I was trying to to the following code:
function LongestWord(sen::String)
sentence =maximum(length(split(sen, "")))
word= [(x, length(x)) for x in split(sen, " ")]
return((word))
end
LongestWord("Hello, how are you? nested, punctuation?")
But I haven't manage to find the solution.
Upvotes: 1
Views: 935
Reputation: 372
My version specifically defines what symbols are allowable (in this case letters, numbers and spaces):
ALLOWED_SYMBOLS = "ABCDEFGHIJKLMNOPQRSTUVWXYZ1234567890 \t\n"
function get_longest_word(text::String)::String
letters = Vector{Char}()
for symbol in text
if uppercase(symbol) in ALLOWED_SYMBOLS
push!(letters, symbol)
end
end
words = split(join(letters))
return words[indmax(length.(words))]
end
@time get_longest_word("Hello, how are you? nested, punctuation?")
"punctuation"
I doubt it's the most efficient code in the world, but it pulls 'ANTIDISESTABLISHMENTARIANISM' out of a 45,000-word dictionary in about 0.1 seconds.

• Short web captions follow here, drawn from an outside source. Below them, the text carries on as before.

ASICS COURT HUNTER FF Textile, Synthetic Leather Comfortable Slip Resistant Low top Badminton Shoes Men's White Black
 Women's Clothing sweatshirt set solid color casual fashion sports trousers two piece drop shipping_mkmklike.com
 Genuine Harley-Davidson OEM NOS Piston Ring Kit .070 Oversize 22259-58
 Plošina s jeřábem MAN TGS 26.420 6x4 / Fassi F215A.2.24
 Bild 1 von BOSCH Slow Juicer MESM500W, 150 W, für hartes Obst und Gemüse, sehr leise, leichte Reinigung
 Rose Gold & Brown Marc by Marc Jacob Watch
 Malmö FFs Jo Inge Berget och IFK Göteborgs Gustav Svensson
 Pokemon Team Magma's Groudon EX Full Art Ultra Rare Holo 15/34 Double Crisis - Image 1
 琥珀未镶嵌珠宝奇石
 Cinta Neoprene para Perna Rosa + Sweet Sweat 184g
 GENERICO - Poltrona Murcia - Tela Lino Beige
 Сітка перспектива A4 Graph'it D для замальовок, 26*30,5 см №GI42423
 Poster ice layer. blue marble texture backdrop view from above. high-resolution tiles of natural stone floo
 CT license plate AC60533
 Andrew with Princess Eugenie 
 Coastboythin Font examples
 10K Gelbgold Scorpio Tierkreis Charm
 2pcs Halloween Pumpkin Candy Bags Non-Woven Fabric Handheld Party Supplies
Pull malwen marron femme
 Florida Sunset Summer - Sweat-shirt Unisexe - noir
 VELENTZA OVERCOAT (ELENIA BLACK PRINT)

Of course, it won't tell me if there is more than one word of the maximum length! That's a problem for another day...
Upvotes: 0
Reputation: 5073
You can use regex too. It only needs a slight change from @Bogumil's answer:
julia> function LongestWord2(sen::AbstractString)
words = matchall(r"\w+", sen)
words[findmax(length.(words))[2]]
end
LongestWord2 (generic function with 1 method)
julia> LongestWord2("Hello, how are you? nested, punctuation?")
"punctuation"
This way you get rid of the punctuations and get the raw word back.
To consolidate the comments here's some further explanation:
matchall()
takes a regex, in this case r"\w+"
which matches word like substrings, so letters, numbers and lowercases and returns an array of strings that match the regex.
length.()
is using the combination of the length
function and .
which broadcasts the operation across all elements of the array. So we're counting the length of each array element (word).
Findmax()
returns a tuple of length 2 where the 2 argument gives us the index of the maximum element. I use this to subset the words
array and return the longest word.
Upvotes: 4
Reputation: 69949
I understand that you want to retain punctuation and want to split only on space (" "
). If this is the case then you can use findmax
. Note that I have changed the order of length(x)
and x
. In this way you will find the longest word, and among words of equal maximum length you will find the word that is last when using string comparison. Also I put AbstractString
in the signature of the function as it will work on any string:
julia> function LongestWord(sen::AbstractString)
word = [(length(x), x) for x in split(sen, " ")]
findmax(word)[1][2]
end
LongestWord (generic function with 1 method)
julia> LongestWord("Hello, how are you? nested, punctuation?")
"punctuation?"
This is the simplest solution but not the fastest (you could loop through the original string by searching consecutive occurrences of space without creating word
vector using findnext
function).
Other approach (even shorter):
julia> function LongestWord3(sen::AbstractString)
word = split(sen, " ")
word[indmax(length.(word))]
end
LongestWord3 (generic function with 1 method)
julia> LongestWord3("Hello, how are you? nested, punctuation?")
"punctuation?"
Upvotes: 3